Es muy significativo el estilo oratorio de Damón a la hora de dar respuesta al interrogante que le plantea su amada: comienza su parlamento con una referencia mitológica, a Eros o Cupido, y sobre esta idea filosófica neoplatónica de que las almas enamoradas sí pueden alcanzar una plena fusión, mientras que para los cuerpos esto es sencillamente imposible, estructura su réplica. Si bien el lenguaje empleado no es excesivamente ampuloso, como corresponde al ideal renacentista de la llaneza expresiva, sí que se percibe en el tono, así como en el contenido mismo, esa actitud de superioridad propia de quien cree saber más que su interlocutor(a). Salta a la vista el enorme contraste entre la dimensión absolutamente terrena, física y corporal, que define el discurso de Filis, y la dimensión trascendental, imbuida de neoplatonismo amoroso, que caracteriza el de Damón. Esto se explica, sencillamente, por el hecho de que sería impensable que una mujer diese lecciones a un hombre acerca de temas filosóficos, pues esto no les compete a ellas; ese conocimiento está reservado a los sujetos masculinos, y les corresponde a ellos, por tanto, alumbrar a sus amadas, sacándolas de las tinieblas de la ignorancia en las que se encuentran, porque no son capaces de ver más allá de lo sexual, mientras que se les escapa, por definición, todo aquello que pertenezca al mundo de las ideas.

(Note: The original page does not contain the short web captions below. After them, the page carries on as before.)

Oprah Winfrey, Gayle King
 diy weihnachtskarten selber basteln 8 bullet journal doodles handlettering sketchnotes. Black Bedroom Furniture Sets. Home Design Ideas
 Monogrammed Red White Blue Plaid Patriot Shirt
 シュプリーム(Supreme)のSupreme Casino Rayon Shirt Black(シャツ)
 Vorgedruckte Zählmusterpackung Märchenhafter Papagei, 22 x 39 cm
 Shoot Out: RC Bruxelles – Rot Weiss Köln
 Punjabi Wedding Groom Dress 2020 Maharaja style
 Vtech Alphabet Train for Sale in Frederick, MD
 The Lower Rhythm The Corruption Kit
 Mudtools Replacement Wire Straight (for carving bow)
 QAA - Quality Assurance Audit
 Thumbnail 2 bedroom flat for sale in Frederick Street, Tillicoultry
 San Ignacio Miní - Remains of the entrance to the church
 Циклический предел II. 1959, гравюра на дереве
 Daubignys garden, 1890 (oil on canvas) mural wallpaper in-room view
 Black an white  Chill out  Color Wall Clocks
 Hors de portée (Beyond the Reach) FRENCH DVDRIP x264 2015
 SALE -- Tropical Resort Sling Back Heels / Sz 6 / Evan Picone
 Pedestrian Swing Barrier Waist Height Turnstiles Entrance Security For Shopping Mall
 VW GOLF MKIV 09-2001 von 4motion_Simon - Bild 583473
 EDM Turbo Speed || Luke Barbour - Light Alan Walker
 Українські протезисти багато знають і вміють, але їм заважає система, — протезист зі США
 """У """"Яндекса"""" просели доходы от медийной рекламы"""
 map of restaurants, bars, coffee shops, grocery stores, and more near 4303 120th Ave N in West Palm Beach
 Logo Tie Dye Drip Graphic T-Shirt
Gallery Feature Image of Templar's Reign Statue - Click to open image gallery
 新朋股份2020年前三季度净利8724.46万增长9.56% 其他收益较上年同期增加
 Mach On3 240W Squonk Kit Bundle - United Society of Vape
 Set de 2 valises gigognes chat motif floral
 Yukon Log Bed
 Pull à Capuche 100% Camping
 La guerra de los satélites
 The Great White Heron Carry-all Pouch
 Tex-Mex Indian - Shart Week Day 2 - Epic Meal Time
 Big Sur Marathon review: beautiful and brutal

No obstante, y a pesar del empeño que ha puesto Aldana en marcar las diferencias entre ambas intervenciones, no deja de resultar curioso cómo Damón, en medio de su discurso ex cátedra, introduce una imagen que podría llegar a ser vista como ruda, simple, carente de sensibilidad lírica («como esponja el agua»); por su parte, Filis, a pesar de su generalizada explicitud, ya anteriormente señalada, hace uso de otra imagen mucho más bella y elaborada desde un prisma poético, para referirse a la unión de los cuerpos de los enamorados («cual vid que entre el jazmín se va enredando»).
En fin, ya a modo de conclusión, quisiera hacer notar cómo, por desgracia, este papel subordinado de la mujer respecto al hombre es una constante en la lírica neoplatónica del Siglo de Oro, si bien en muchos casos aparece maquillado por la ausencia total y absoluta de la amada, que no tiene ni voz ni voto, y solo existe porque provoca, con sus desdenes, el sufrimiento de un hombre, por mucho que ese mismo sujeto poético masculino nos intente hacer creer que es al revés, y que es por ella por quien él vive, y por quien él muere.